Lay out as a Markdown table with the columns Row and Line everything in the block of data from the line containing "Relative to the" down to the line containing "42, 197, 57) <", both ends included. Number each line in order and leave out any blank lines.

== ENTRIES SHOWN

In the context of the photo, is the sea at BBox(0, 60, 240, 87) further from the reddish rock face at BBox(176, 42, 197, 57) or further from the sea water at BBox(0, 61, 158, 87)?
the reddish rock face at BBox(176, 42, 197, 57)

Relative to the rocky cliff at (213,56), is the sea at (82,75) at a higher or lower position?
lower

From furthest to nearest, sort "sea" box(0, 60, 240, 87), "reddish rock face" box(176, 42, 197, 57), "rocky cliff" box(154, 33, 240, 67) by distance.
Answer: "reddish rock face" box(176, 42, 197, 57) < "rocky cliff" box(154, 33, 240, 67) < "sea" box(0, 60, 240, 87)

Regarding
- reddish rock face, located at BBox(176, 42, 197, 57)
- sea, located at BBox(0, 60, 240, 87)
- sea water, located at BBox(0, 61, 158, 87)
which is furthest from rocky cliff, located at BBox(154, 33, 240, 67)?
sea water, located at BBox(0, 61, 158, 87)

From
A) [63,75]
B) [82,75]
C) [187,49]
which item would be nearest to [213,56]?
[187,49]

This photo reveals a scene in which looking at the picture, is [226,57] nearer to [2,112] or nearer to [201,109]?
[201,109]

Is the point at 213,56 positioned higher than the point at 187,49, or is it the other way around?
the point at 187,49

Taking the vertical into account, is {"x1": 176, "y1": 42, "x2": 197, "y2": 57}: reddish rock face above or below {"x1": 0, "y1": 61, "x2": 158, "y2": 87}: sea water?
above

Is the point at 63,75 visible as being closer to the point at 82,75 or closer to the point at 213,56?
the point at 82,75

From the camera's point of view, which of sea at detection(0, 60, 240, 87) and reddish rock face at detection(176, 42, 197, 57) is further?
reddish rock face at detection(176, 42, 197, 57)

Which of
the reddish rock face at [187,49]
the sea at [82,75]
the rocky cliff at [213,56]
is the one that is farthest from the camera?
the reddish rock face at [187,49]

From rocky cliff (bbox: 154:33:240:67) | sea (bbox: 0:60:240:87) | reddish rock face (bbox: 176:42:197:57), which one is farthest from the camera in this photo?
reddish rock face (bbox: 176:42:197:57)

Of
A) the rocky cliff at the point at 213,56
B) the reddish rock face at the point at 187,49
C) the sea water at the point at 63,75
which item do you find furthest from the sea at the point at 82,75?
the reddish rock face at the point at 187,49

====

EXERCISE RESPONSE:
| Row | Line |
|---|---|
| 1 | Relative to the rocky cliff at (213,56), is the sea at (82,75) at a higher or lower position? |
| 2 | lower |
| 3 | From furthest to nearest, sort "sea" box(0, 60, 240, 87), "reddish rock face" box(176, 42, 197, 57), "rocky cliff" box(154, 33, 240, 67) by distance. |
| 4 | Answer: "reddish rock face" box(176, 42, 197, 57) < "rocky cliff" box(154, 33, 240, 67) < "sea" box(0, 60, 240, 87) |